We had to pass that monstrosity on our last visit to DC monuments. Yeck, and where it’s located to boot emphasizes the ugly.
Our damn schools better not think about going there.
Besides the fact its very theme is PC, I’ll never set foot in there knowing they leave out conservatives.
Asked to explain Thomas’ absence, the chief spokeswoman for the Smithsonian said, “The museum’s exhibitions are based on themes, not individuals.”
Justice Thomas was left out because His Court Rulings Weren’t BLACK Favoring Enough.
I have that same dream...we have a trailer...it COULD happen, but I’d likely just be a babbling idiot in his presence.
When it’s your time to “Cross the River”, you’ll join him at the Campfire in Sky.

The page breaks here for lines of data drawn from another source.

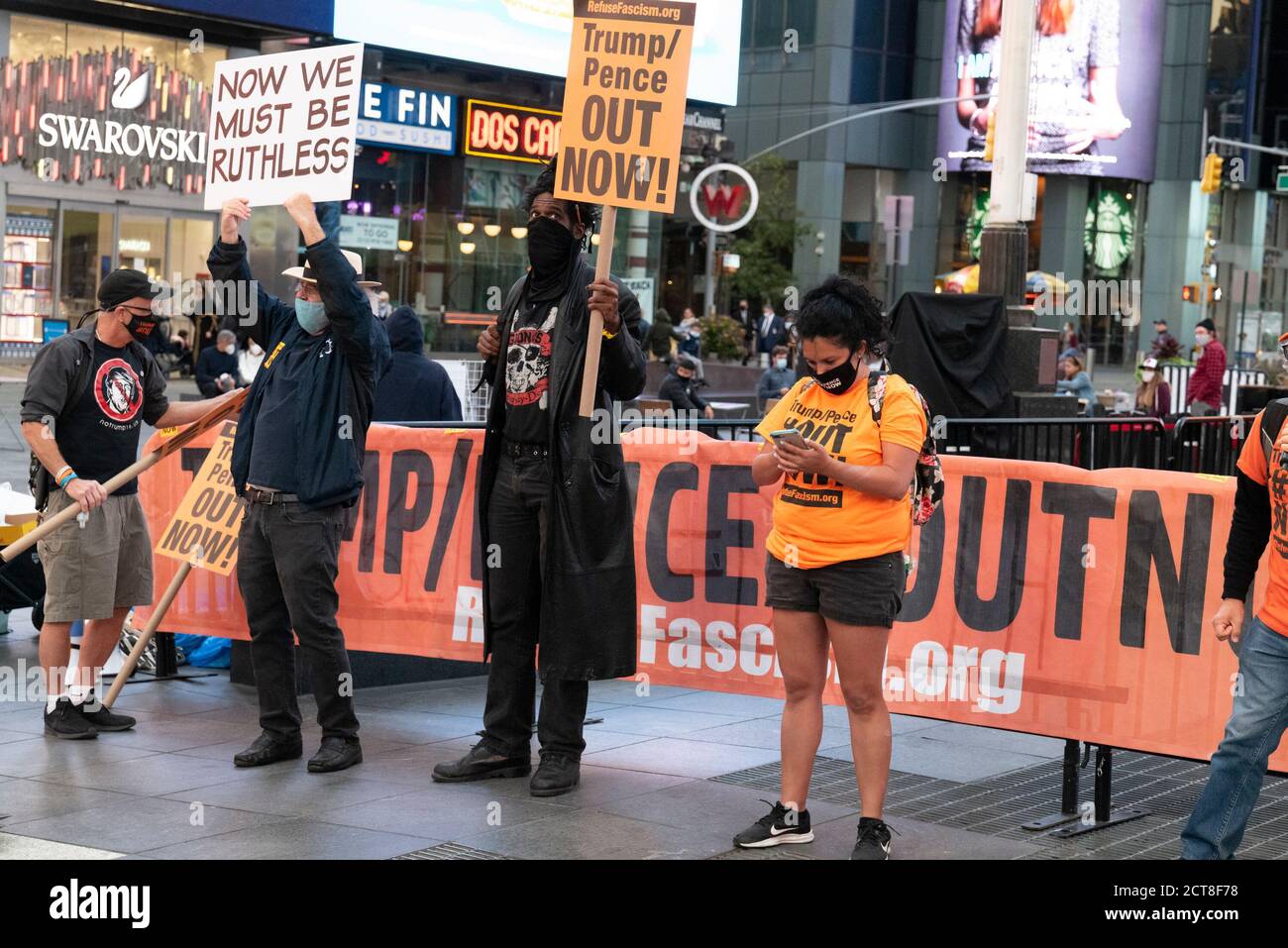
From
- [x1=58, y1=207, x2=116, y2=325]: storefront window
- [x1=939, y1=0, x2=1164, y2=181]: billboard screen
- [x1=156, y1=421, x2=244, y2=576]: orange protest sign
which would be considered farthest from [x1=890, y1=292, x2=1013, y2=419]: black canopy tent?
[x1=939, y1=0, x2=1164, y2=181]: billboard screen

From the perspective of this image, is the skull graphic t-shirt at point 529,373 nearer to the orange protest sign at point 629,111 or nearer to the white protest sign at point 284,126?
the orange protest sign at point 629,111

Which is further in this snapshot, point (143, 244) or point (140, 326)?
point (143, 244)

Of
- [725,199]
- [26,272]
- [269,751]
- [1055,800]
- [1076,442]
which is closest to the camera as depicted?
[1055,800]

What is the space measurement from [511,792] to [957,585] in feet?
6.83

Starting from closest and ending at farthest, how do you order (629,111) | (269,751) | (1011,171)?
(629,111), (269,751), (1011,171)

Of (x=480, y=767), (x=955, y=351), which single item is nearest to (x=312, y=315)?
(x=480, y=767)

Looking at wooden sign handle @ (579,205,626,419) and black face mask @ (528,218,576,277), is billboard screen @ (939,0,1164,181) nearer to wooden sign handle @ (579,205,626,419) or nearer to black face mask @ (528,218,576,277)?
black face mask @ (528,218,576,277)

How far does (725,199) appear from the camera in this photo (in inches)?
1891

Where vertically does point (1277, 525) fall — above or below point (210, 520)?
above

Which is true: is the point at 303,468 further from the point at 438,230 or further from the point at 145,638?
the point at 438,230

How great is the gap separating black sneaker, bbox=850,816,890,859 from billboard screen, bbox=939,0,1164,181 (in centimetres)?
6139

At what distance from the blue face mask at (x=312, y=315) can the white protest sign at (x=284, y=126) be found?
18.3 inches

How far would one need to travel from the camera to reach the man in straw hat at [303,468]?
22.6 feet

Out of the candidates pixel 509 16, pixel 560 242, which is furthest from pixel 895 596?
pixel 509 16
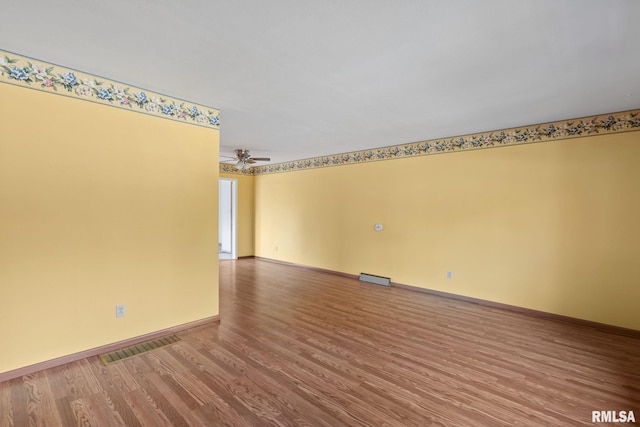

I read a story a few years ago. Thomas was on a plane and struck up a conversation with two high school age boys in his row.
When they figured out who he was, they made a command decision and invited him to speak at their graduation. He accepted.
It is shameful the racism exhibited by liberals in this country that great thinkers like these three men are shunned based solely on skin color and political mindset.
One of the most influential books to me has been Basic Economics by Thomas Sowell. 600 pages of economics and no charts or graphs, just simple explanation. I refer to it often.
Based on themes and not on individuals. What a bunch of BS.
Should say ‘based on lies and not on truth’.
This is a politically correct way to express the "theme" that "Uncle Toms" are not included.
That begs the definition of the label, "Uncle Tom".
I believe the black community defines a black person who abandoned the "victim mentality" indoctrination and took the decision to accept the consequences of their actions as an Uncle Tom.
As in 90% +.
I appreciate the value to the country of Clarence Thomas and to some extent the value of Walter Williams.
However, the value of Thomas Sowell's contributions put him in a separate category, that of a "National Treasure".
And whatever happened to Alan Keyes?
These people are not genuine blacks. Their success (not as rap singers, pimps, or sportsmen) is an insult to the black leadership.